My dearest great, great grand-daughter
History will undoubtedly judge me harshly as are my former neighbours and friends now. I am in their eyes a fallen woman. I say I don’t care, but I do. Taine is a caring and loving man but I am now suspended in a no man’s land, neither Pakeha or Maori.
But how could I ever forget the day I decided to leave the comforts of the familiar for this new life. The local women had gathered in the church. Thomas Kendall, a missionary for the Church Missionary Society had heard that I was about to leave to join my new husband in Wairoa by the Kaipara Harbour. The women, once my friends, were begging me to stay and they beseeched the Reverend Thomas Kendall to make me see sense. But how could he do such a thing when he had taken a Maori woman as his second wife?
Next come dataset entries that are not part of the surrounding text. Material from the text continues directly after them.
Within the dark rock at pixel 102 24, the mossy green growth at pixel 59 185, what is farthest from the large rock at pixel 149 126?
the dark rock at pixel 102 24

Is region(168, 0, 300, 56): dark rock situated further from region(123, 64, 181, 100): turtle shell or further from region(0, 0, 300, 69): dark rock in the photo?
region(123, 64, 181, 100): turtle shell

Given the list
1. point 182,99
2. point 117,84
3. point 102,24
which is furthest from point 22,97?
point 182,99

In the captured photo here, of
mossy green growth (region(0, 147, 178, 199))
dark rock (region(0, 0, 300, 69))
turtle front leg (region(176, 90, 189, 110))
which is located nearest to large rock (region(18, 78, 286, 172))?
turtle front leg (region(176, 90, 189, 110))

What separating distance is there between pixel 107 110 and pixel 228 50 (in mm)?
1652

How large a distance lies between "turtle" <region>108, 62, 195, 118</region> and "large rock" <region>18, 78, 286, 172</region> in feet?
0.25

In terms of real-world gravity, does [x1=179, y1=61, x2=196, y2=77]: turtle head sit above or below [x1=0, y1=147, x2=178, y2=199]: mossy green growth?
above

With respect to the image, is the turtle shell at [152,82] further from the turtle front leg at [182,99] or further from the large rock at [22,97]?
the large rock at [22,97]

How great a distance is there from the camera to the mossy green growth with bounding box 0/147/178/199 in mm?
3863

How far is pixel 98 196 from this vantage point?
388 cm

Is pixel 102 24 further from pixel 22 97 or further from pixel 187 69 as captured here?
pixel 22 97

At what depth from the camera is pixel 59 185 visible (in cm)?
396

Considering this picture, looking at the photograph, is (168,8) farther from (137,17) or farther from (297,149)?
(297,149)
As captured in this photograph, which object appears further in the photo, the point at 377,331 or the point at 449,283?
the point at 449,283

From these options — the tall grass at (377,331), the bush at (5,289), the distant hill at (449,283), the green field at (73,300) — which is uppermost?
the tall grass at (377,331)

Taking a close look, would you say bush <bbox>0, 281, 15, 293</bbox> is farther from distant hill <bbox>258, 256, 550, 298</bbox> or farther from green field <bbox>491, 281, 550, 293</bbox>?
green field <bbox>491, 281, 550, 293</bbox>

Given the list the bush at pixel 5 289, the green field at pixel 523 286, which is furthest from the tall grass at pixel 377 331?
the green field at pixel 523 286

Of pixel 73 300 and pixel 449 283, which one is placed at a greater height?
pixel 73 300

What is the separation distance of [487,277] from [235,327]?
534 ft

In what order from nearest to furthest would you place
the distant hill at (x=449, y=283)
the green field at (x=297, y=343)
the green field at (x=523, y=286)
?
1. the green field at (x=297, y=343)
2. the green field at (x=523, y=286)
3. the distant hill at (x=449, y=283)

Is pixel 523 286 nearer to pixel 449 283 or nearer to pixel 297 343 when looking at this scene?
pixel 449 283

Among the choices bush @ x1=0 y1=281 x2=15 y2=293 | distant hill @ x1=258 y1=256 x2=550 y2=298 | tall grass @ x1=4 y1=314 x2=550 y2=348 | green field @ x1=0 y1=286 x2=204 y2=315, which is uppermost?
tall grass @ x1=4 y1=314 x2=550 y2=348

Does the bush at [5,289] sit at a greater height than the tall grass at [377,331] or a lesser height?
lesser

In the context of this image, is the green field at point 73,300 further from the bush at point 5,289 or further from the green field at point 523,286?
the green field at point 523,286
Anyway, Rev. Thomas Kendall was highly regarded in this area because he was also the magistrate. You can imagine my quiet laughter when I found he had not only taken a Maori wife, entirely frowned upon by all the missionaries and their wives and regarded as fraternising with the ‘heathen’, but he was also the servant to the demon drink.
So there he was trying to stop a riot as I gripped Sarah Elizabeth’s hand and made my way toward Taine who waited for me by the mission house. He held the reins of a single horse hitched to a carriage. Sarah Elizabeth, bless her young innocent soul, went straight to Taine and allowed him to lift her onto the seat. I climbed up beside her and we travelled across the dirt tracks to what was to be our home on the other side of the Island. Thankfully there had been no rain as I have no idea how we would have traversed that rough terrain if it had.
How deeply touched I was when Taine stopped the carriage on a small knoll and pointed to a new kauri log cabin. This was to be our home. It was like many others nearby, a single room with a fireplace over which hung a pot at one end and a cot for Sarah Elizabeth in the far corner and I blush, as I mention this, a place for us. This land is owned by Taine’s uncle, Ngāpuhi chief Parore Te Āwhā.
Sarah Elizabeth, unafraid of anyone, saw some children and went up to them. She shyly hovered by a group of young girls playing poi and when they invited her to join them she sat.
But my goodness Taine wasted no time in introducing me to my new married life. He lifted me in his strong arms and carried me inside our home. I shall stop there because I am afraid my English manners forbid me from elucidating on the heavenly hours I spent locked in Taine’s arms.